Hi
I've always been an anxious person and a worrier but I'm sure I'm getting worse with age and I'm not sure if I should seek professional help now, or if it is just 'one of those things'.
I constantly worry about stuff - things that are happening months ahead even. On a weekend I will have a little worry about the days ahead and decide what stuff I need to feel anxious about! These tend to be social events - ie going to baby groups, seeing local friends, having nights out with friends - and really these kind of things I should be looking forward to, but I don't.
I have a toddler and a 4 month old but I don't think it's anything to do with hormones etc. Like I said, I've always been an anxious / stressy type of person.
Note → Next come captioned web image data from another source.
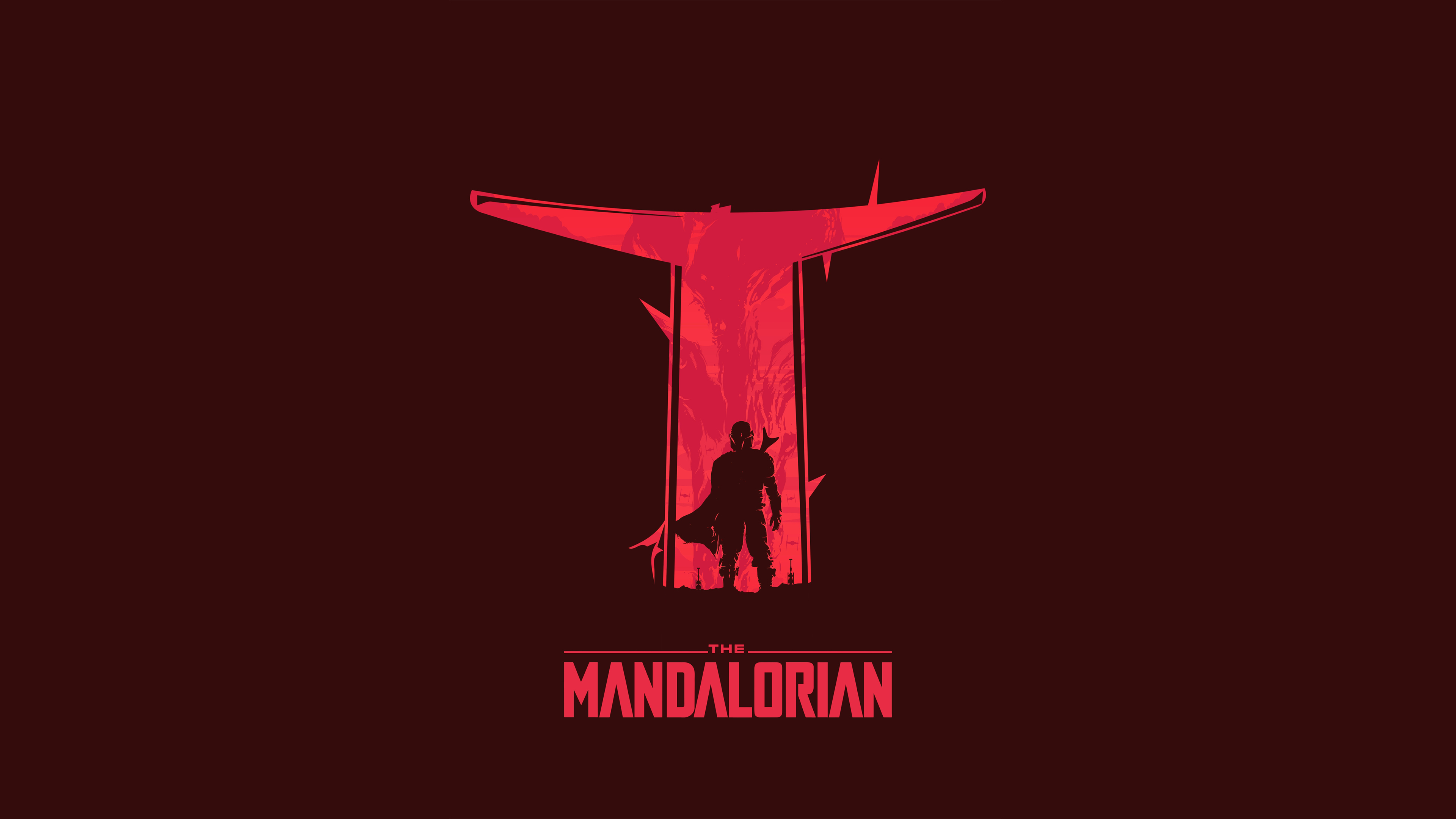 the mandalorian art 1578252528 - The Mandalorian Art - The Mandalorian Art 4k wallpaper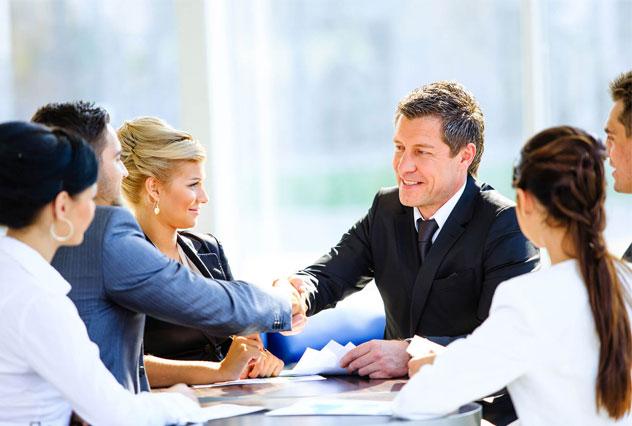 Relationship Management Sales CRM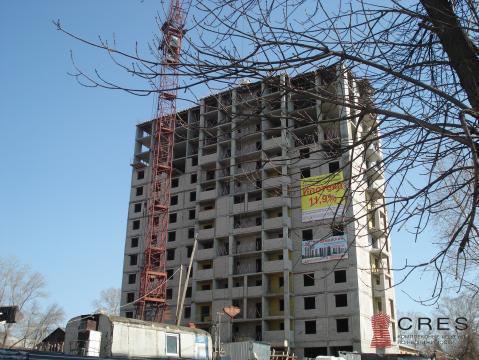 1-к квартира по ул. Первомайская 71 Литер 4 Секция Б - Фото 1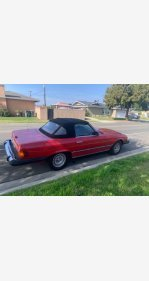1978 Mercedes-Benz 450SL for sale 101304544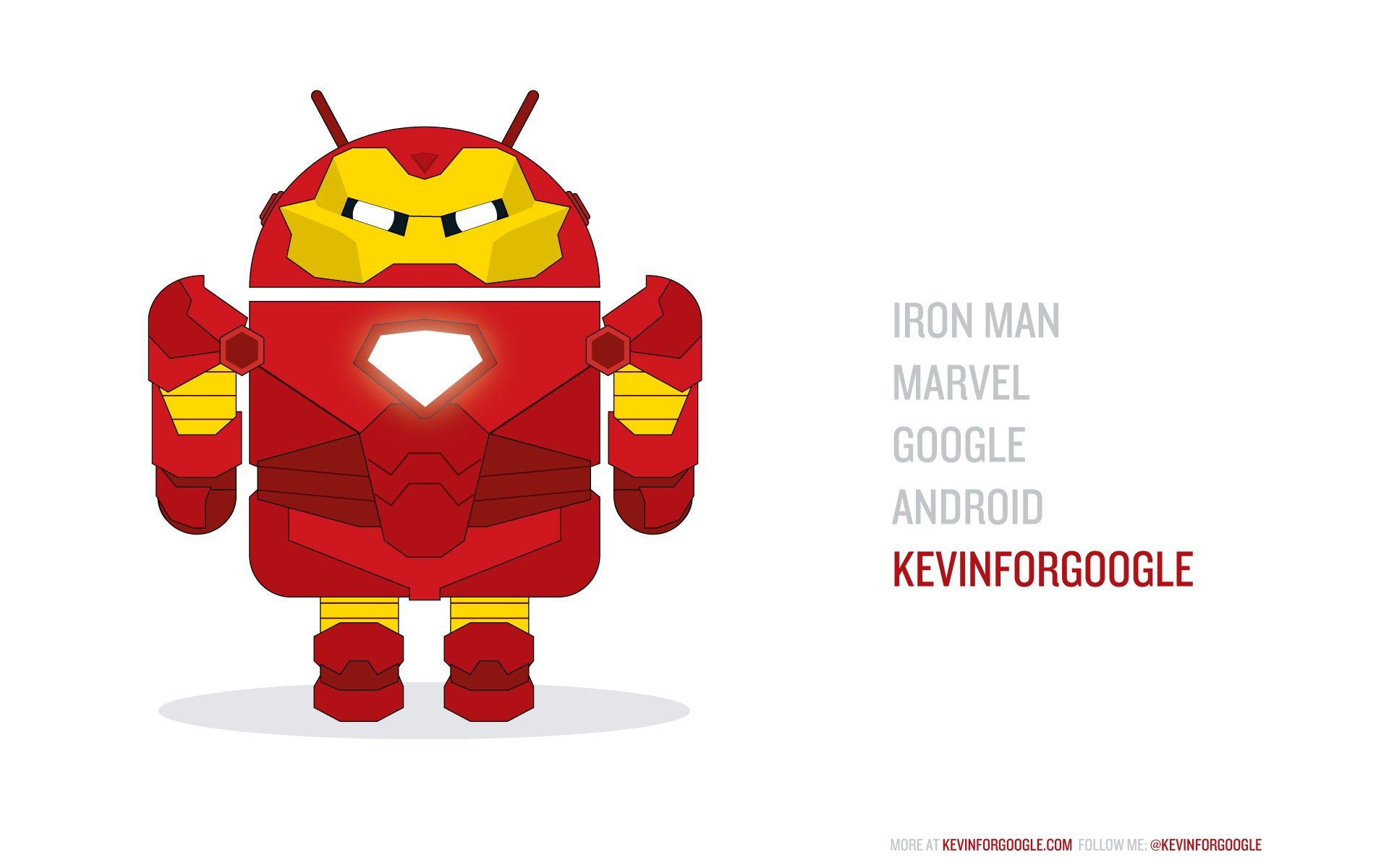 iron man live wallpapers for android   Quotekocom 1920x1200
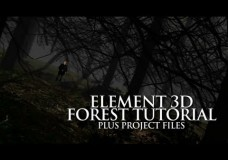 Element 3D Tutorial – Create a Forest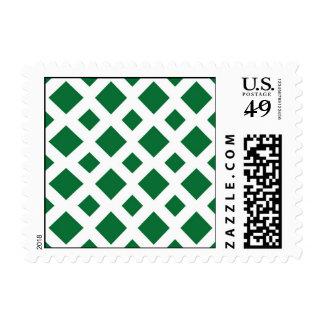 Green Diamonds on White Postage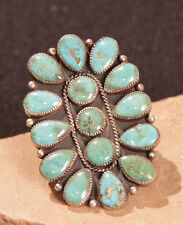 Navajo Ring with 15 Turquoise Settings Size 10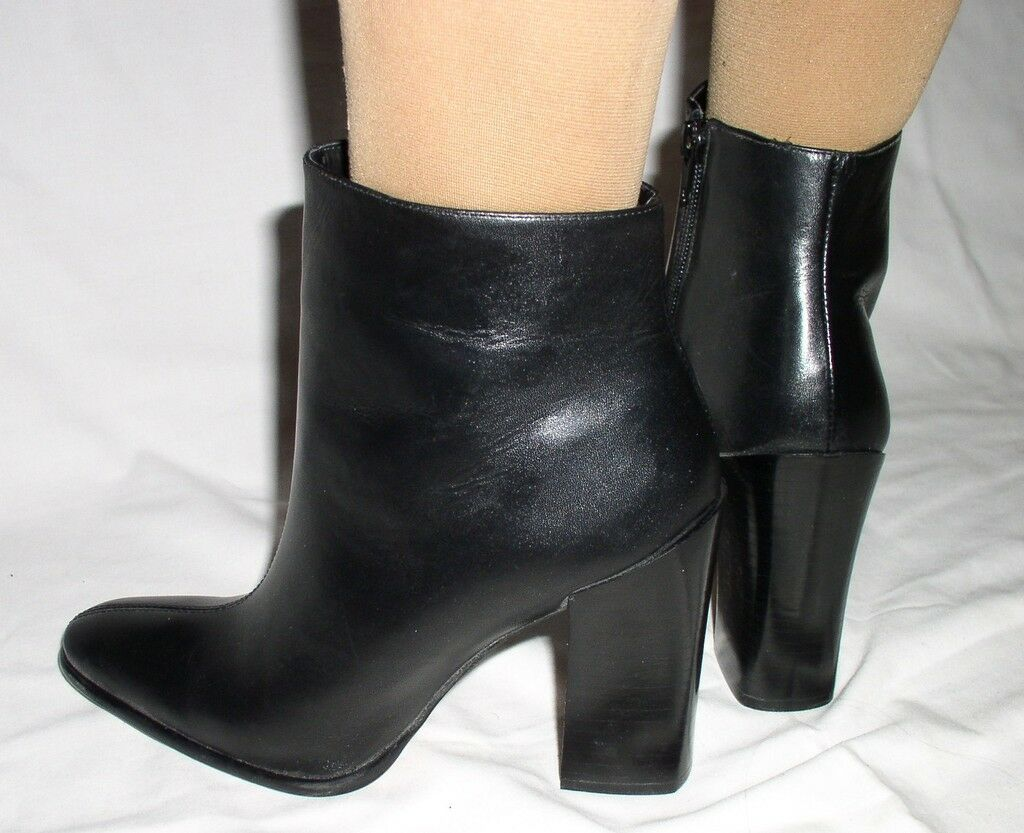 Damenschuhe Stiefel BLACK LEATHER ANKLE Stiefel Damenschuhe BAKERS SIZE 7.5 NEW 99 b99918
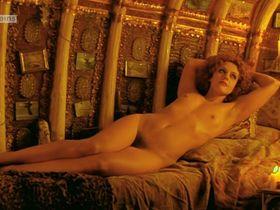 Maria Schrader nude - Der Unfisch (1996)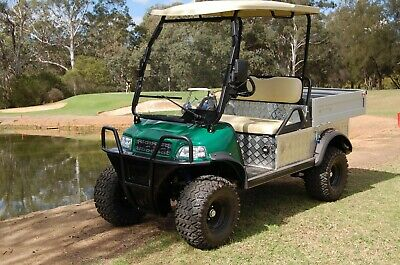 NEW FORD TEXAN GOLF CART UTILITY Rent-To-buy $59.90wk ABN Holders Only
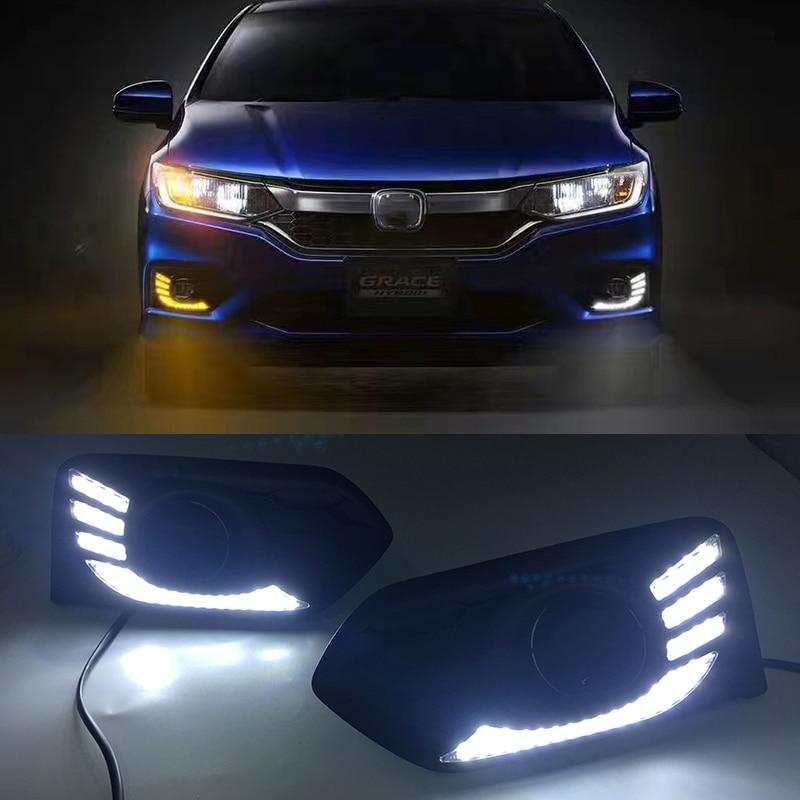 car flashing led drl  honda city   led daytime running light daylight fog lamp cover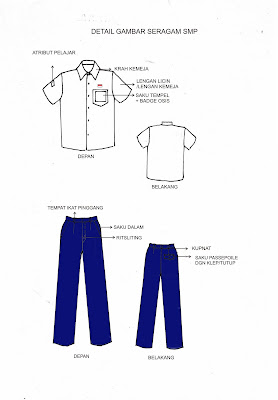 Desain Seragam Sekolah Umum untuk Putra dan Putri dari SD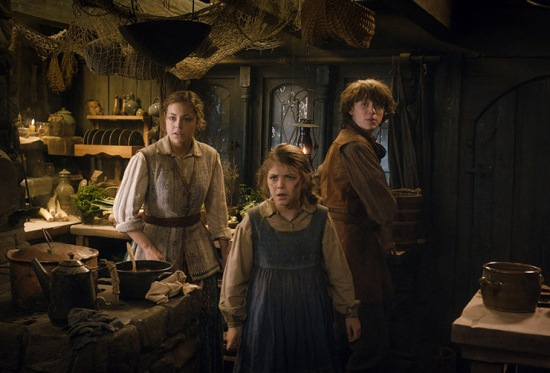 Bard's kids in their Laketown home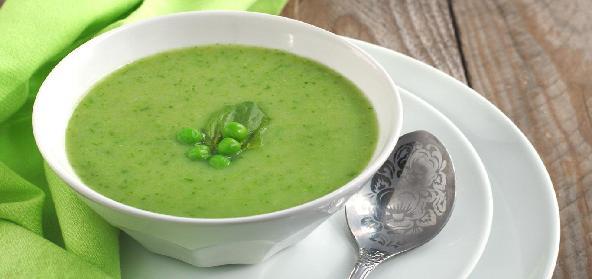 Green Peas Mint Soup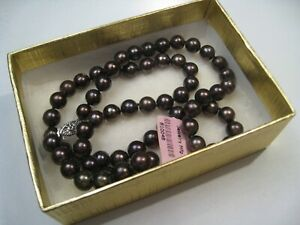 Vintage 14k White Gold Cultured Brown Luster Chocolate PEARL Bead Necklace.  #9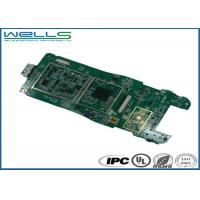 Quality ENIG Blind Via Hole Circuit Board Prototype Pcb Assembly Services For Electronic Product for sale
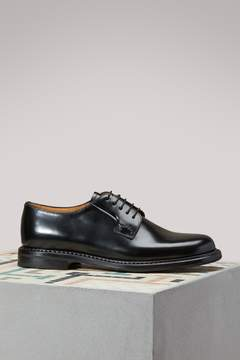 Church's Shannon Leather Oxfords
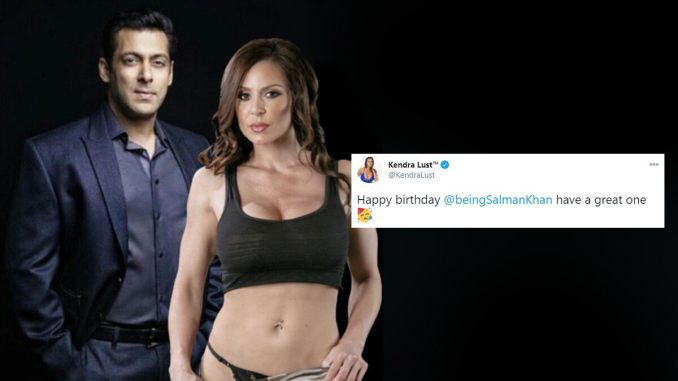 XXX Star Kendra Lust Wishes Salman Khan on His 55th Birthday With a Racy Picture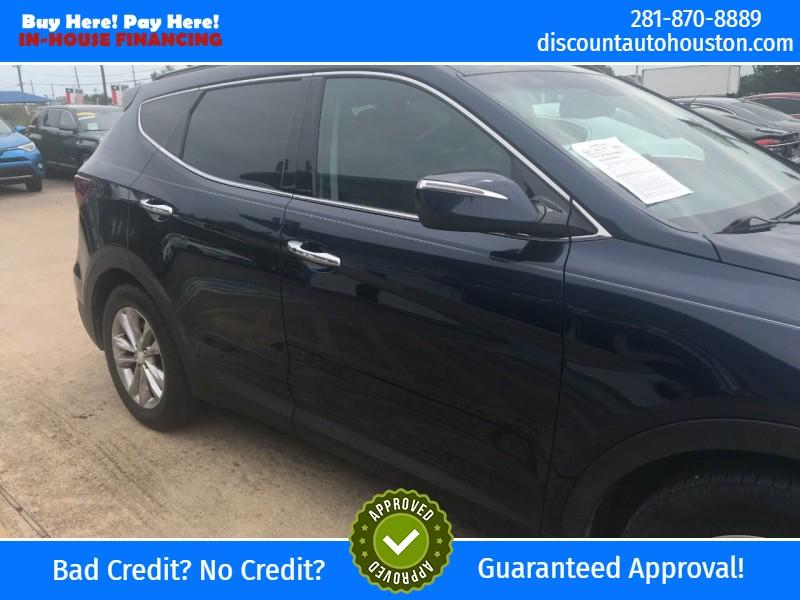 Hyundai Santa Fe Sport 2017 price $20,900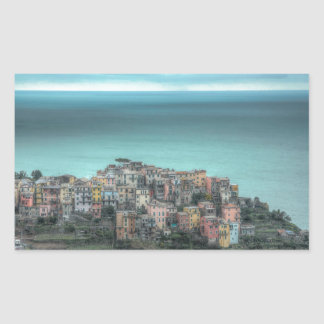 Corniglia on the cliffs, Cinque Terre Italy Rectangular Sticker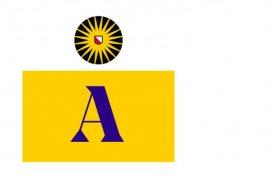 Logo Alumni Office Universiteit Utrecht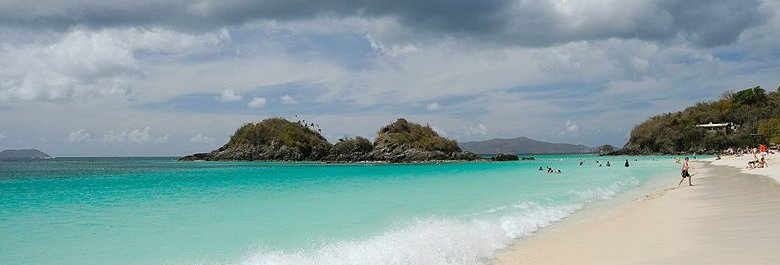 U.S. Virgin Islands, Trunk Bay, St John Island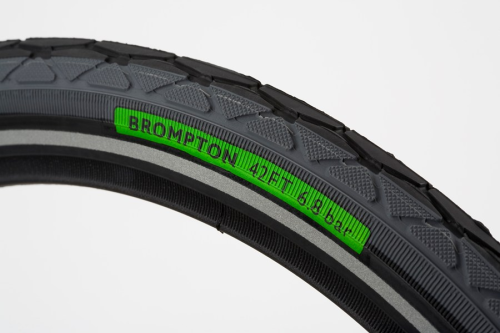Brompton HP Tyre with Kevlar  (Quantity 1)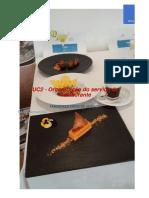 organizaao_do_servio_de_restaurante_-_ementas_e_tipos_de_servio (1).pdf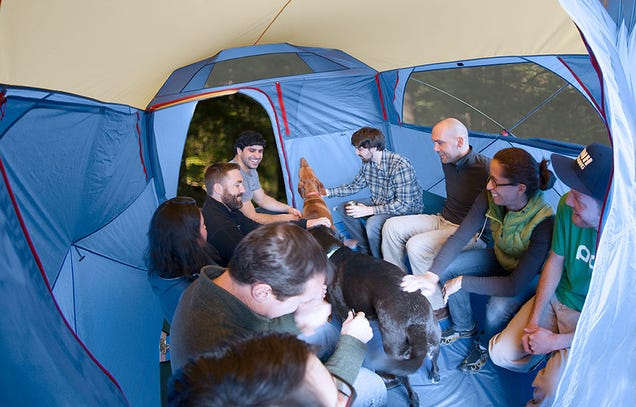 Why Your Next Tent Might Be A Cube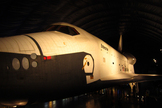 Space Shuttle Enterprise sits in the new Intrepid Museum pavilion, New York City. Photo taken July 18, 2012.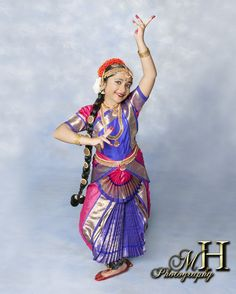 Dance photos of the beautiful Fardeena, So talented for her age! Taken at Westbury Camera & Studios in Hicksville, NY Watch her in action here!: youtube.com/watch?v=eMe72w6Fgcw&list=UUb2ySQsYoDoQfRLTxWAVA6g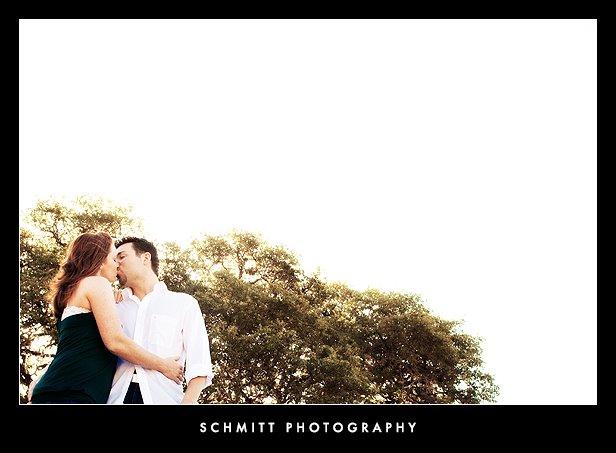 Engagement Tiffany Lucas Austin Texas Wedding Photographer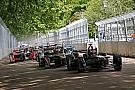 Todt - Comparer la F1 et la Formule E est une erreur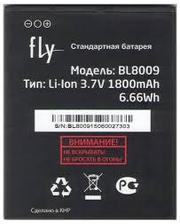 Fly BL8009 1800mAh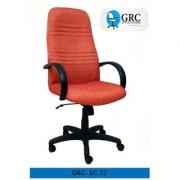 Hi Back Chair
It's just every day is a constant worry, I have a constant knot in my stomach and butterflies. Surely that's not right is it? I have to get out the house though or I'd go insane so there isn't an option not to do these things - though I do quite enjoy them when I'm there. But then there's the aftermath of these events - the playing scenes back in my head, deciding if such and such 'likes me' or if I made an idiot of myself doing something.. Arrgghhh, I'm driving myself mad just writing this post!
I do have friends although I am quite shy, I just feel like I have to work really hard to 'look normal'.
Not sure what kind of answers I'm after really. But does anyone else feel like this? Is there anything I can do to stop this constant anxious feeling?